For each positive integer $n$, let $a(n)$ denote the number of non-zero ideals $\mathfrak{a} \subseteq \mathcal{O}_K$ with $N(\mathfrak{a})=n$. Then, we have $$ \zeta_K(s)=\sum_{n=1}^{\infty}\frac{a(n)}{n^s}, $$ with $\sigma > 1$.
We know the fact that the number $I(x)$ of ideals $\mathfrak{a}$ with $N(\mathfrak{a})\leq x$ is
$$
I(x)=cx + O(x^{1-\frac{1}{d}}),
$$
where $c=c(K)$ is positive constant and d is a positive integer greater than 1.
Using this fact and the Abel's summation formula, I want to obtain the meromorphic continuation of the Dedekind zeta function for all $s$ with $\sigma > 1 - \frac{1}{d}$.
By the Abel's summation formula, I've obtained $$ \sum_{n\leq x}\frac{a(n)}{n^s} = \frac{I(x)}{x^s} + s\int_1^x \frac{I(t)}{t^{s+1}}dt, $$ where $I(x) = cx + O(x^{1 - \frac{1}{d}})$.
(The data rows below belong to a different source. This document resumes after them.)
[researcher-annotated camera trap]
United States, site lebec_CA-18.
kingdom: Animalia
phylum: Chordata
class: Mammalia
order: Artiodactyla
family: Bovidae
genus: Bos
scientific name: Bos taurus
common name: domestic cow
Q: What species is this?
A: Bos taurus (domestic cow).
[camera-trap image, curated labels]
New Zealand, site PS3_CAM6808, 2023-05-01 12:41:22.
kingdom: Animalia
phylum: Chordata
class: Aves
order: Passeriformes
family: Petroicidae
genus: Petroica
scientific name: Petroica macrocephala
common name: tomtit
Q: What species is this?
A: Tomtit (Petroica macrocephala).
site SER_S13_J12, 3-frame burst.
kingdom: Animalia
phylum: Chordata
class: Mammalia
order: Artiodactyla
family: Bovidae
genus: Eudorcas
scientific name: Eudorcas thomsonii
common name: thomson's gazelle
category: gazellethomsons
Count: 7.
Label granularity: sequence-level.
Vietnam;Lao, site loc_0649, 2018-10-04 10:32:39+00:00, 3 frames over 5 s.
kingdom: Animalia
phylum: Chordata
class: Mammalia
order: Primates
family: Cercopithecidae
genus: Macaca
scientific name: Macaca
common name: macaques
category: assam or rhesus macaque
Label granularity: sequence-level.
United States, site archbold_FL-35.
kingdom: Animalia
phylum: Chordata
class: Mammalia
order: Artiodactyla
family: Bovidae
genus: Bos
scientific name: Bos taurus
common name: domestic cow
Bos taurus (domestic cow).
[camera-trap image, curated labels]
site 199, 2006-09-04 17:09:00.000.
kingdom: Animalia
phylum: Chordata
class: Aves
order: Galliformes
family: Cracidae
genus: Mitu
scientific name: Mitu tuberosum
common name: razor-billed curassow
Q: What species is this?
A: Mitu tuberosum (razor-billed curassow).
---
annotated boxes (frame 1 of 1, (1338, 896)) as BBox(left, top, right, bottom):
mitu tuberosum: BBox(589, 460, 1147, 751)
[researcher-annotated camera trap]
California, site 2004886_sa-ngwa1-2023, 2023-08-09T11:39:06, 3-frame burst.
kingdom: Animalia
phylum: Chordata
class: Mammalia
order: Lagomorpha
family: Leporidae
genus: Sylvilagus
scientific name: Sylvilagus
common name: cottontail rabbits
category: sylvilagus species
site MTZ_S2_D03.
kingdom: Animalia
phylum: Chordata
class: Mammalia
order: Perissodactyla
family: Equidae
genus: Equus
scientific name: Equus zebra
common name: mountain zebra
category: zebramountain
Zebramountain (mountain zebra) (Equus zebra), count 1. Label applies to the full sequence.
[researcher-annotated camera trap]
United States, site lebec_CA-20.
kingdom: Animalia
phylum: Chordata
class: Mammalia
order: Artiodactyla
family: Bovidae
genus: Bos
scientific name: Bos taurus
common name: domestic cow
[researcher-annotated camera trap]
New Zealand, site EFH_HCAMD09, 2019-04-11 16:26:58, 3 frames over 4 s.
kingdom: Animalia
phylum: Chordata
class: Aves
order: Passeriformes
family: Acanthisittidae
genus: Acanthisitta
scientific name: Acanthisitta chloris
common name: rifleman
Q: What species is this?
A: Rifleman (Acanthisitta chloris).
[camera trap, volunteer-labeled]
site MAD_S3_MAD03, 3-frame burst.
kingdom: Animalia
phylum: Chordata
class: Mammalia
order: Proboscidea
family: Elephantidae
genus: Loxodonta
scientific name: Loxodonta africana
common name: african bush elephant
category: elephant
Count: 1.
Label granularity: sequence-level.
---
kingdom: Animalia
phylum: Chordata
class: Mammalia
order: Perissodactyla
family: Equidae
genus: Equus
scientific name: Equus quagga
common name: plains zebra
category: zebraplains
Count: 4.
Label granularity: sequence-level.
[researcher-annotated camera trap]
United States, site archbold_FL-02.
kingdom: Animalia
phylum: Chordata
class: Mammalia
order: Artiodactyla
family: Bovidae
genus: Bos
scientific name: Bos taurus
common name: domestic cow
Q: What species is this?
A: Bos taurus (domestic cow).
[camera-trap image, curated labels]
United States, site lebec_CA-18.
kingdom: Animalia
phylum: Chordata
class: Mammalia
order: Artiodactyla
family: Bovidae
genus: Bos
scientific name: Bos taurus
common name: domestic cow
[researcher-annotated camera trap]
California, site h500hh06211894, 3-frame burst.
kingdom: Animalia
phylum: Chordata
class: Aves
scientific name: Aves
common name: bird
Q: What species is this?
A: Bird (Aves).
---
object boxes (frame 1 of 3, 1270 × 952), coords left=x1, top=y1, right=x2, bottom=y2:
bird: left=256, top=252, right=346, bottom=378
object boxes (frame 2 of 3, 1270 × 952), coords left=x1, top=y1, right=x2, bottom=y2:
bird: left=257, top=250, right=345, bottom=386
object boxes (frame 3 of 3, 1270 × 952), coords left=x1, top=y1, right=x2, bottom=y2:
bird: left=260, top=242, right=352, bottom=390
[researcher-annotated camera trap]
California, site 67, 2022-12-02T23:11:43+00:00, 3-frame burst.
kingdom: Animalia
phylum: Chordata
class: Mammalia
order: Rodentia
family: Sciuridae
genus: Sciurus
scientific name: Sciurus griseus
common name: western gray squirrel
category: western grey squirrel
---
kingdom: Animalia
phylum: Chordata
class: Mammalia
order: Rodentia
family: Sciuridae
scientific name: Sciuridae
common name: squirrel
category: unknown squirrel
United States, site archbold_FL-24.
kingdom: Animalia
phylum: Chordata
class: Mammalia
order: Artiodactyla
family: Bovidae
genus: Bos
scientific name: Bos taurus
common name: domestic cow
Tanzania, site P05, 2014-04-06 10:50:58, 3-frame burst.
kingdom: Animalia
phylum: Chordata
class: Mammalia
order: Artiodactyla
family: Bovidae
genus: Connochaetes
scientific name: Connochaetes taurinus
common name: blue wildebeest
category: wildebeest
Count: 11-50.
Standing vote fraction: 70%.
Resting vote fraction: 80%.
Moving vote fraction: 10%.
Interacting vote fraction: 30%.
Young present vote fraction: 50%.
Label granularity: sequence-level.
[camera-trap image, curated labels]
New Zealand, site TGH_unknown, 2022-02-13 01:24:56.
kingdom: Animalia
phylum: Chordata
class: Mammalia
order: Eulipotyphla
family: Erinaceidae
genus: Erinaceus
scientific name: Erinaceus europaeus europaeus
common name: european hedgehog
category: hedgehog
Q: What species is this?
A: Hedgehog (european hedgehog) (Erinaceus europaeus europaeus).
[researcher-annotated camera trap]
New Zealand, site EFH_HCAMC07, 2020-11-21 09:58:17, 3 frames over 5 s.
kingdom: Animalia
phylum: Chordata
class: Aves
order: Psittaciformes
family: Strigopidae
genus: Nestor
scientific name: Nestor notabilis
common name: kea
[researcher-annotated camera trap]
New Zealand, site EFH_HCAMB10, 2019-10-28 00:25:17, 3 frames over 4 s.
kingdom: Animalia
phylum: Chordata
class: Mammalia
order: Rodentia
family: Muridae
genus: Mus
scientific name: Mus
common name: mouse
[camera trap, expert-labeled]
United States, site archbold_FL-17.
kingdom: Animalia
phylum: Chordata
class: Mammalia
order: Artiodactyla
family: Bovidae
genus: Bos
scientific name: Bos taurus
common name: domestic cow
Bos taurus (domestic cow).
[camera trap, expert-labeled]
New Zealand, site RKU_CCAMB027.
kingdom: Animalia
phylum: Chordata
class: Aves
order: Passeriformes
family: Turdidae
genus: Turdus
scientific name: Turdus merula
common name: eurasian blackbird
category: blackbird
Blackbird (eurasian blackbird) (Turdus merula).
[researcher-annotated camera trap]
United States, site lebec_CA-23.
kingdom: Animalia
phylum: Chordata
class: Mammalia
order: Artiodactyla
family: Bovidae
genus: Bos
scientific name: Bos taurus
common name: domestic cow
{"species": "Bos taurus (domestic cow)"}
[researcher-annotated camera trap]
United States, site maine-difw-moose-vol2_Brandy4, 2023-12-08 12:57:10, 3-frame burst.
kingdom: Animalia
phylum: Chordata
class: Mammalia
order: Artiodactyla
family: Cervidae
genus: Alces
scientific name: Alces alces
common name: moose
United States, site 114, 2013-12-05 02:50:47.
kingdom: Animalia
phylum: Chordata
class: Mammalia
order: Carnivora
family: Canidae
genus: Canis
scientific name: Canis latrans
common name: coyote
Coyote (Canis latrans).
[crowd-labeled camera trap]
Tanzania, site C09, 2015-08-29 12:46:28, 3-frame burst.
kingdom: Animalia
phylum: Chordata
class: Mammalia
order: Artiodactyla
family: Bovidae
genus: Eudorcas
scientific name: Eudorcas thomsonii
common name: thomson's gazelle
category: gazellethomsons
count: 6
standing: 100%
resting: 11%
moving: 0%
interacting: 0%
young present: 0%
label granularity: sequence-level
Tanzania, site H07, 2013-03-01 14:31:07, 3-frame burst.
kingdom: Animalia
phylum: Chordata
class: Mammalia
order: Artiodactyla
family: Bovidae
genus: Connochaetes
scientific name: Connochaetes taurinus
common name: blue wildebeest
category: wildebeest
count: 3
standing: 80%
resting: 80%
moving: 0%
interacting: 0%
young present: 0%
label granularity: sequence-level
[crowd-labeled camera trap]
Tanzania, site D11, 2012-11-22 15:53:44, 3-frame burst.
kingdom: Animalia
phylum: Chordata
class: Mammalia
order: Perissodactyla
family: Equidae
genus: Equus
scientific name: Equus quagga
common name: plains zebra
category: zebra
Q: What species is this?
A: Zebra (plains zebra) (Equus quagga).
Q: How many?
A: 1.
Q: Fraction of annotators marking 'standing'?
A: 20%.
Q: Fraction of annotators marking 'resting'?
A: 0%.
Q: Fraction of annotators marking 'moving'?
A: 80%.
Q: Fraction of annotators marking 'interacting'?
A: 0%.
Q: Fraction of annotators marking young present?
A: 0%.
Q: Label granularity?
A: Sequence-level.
Keeping $\sigma > 1$, let $x \longrightarrow \infty$. Then, we have \begin{align} \zeta_K(s) &= s\int_1^{\infty}\frac{I(t)}{t^{s+1}}dt \\ &=cs\int_1^{\infty} \frac{dt}{t^s} + s\int_1^{\infty}\frac{O(t^{1-\frac{1}{d}})}{t^{s+1}}dt \\&= \frac{cs}{s-1}+ s\int_1^{\infty}\frac{O(t^{1-\frac{1}{d}})}{t^{s+1}}dt \end{align}
Since the latter integral is absolutely and uniformly convergent for $\sigma > 1 - 1/d$, we have $$ \zeta_K(s) = \frac{cs}{s-1}+ s\int_1^{\infty}\frac{O(t^{1-\frac{1}{d}})}{t^{s+1}}dt $$ is analytic in the half plane $\sigma > 1 - 1/d$ apart from a simple pole at $s=1$ with residue $c$.